• _SET TASK_: State how many of the lines below contain the word "stone". Reply with the number alone.

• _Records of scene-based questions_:
>> BEGIN
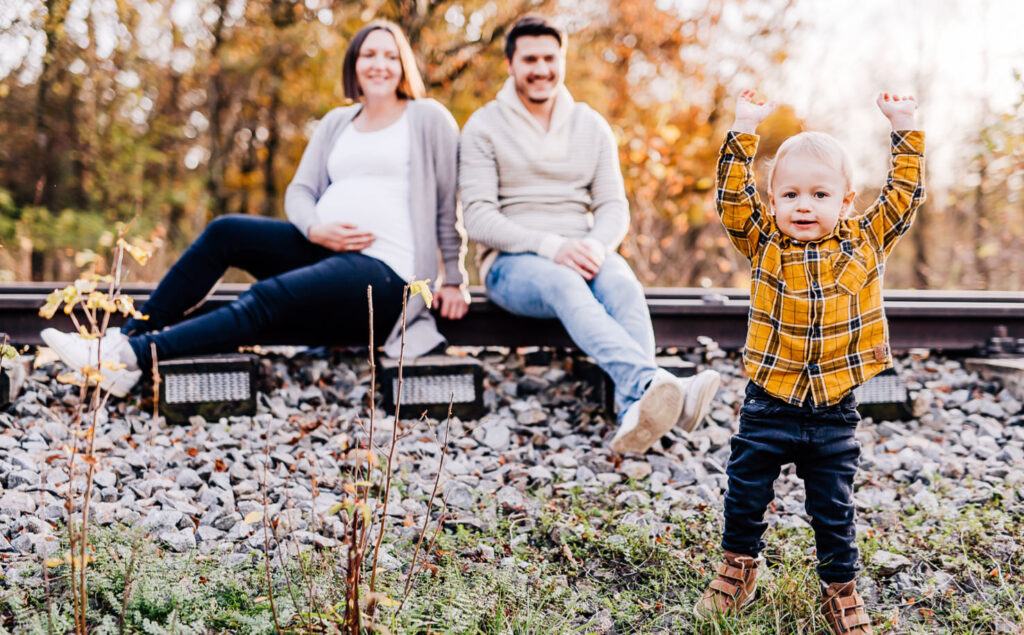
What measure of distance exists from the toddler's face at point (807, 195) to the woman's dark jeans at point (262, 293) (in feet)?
6.90

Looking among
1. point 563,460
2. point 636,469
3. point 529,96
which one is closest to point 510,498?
point 563,460

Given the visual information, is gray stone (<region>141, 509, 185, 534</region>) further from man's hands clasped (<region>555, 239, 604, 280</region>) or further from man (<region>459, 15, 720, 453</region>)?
man's hands clasped (<region>555, 239, 604, 280</region>)

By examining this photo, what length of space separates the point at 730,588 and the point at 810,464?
0.39 meters

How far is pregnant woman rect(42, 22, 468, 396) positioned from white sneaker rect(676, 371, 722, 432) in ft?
4.31

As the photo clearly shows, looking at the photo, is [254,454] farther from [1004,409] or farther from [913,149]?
[1004,409]

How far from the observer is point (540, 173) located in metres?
3.82

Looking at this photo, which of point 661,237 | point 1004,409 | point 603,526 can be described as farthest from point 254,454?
point 661,237

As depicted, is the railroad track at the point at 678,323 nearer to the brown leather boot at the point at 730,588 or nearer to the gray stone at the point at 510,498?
the gray stone at the point at 510,498

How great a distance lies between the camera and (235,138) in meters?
13.3

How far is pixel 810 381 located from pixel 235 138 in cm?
1306

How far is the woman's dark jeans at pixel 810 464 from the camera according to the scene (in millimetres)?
1968

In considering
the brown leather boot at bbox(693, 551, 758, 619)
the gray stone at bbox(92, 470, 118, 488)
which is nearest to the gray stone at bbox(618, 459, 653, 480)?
the brown leather boot at bbox(693, 551, 758, 619)

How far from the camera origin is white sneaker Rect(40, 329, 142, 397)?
3.14m

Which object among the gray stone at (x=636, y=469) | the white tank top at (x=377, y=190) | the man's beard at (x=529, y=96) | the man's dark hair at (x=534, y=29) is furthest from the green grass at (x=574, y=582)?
the man's dark hair at (x=534, y=29)
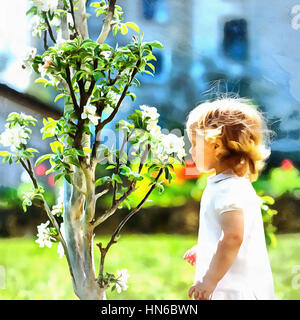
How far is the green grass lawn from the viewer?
162cm

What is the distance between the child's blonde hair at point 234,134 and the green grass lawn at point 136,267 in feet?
1.53

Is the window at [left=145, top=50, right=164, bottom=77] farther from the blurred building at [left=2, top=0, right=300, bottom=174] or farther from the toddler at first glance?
the toddler

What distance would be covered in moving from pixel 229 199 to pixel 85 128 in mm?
440

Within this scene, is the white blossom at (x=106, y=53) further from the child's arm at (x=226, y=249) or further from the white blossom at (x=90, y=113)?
the child's arm at (x=226, y=249)

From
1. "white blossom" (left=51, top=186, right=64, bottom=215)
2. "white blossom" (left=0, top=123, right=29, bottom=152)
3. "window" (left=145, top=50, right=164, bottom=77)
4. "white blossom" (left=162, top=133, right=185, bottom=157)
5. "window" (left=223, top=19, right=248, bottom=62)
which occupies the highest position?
"window" (left=223, top=19, right=248, bottom=62)

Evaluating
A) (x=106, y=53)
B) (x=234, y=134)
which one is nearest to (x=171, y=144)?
(x=234, y=134)

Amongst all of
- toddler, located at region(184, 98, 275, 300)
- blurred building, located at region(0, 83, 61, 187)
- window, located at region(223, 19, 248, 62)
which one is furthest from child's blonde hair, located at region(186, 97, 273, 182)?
blurred building, located at region(0, 83, 61, 187)

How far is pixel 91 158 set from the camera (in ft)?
4.35

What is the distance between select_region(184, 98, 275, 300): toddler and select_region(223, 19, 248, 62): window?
1.14 feet

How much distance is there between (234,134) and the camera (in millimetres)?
1277

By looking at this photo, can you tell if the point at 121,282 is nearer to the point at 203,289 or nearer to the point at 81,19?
the point at 203,289

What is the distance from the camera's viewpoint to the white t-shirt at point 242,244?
1.22m

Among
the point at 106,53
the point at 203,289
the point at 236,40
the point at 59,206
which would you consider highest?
the point at 236,40

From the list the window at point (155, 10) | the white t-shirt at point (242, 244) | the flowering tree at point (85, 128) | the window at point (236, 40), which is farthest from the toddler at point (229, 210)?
the window at point (155, 10)
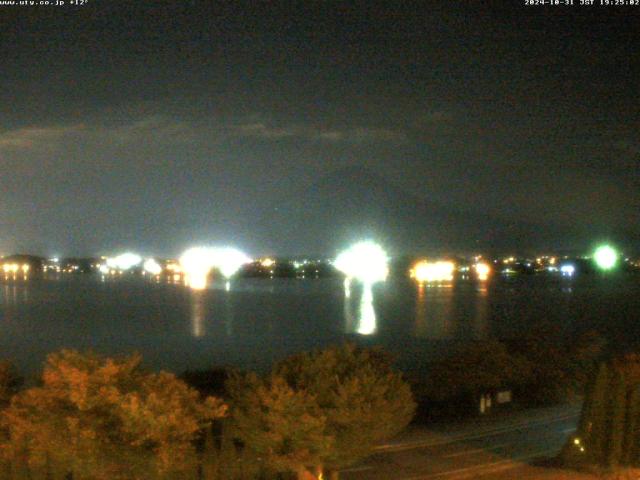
>> END
• _SOLUTION BELOW_: 6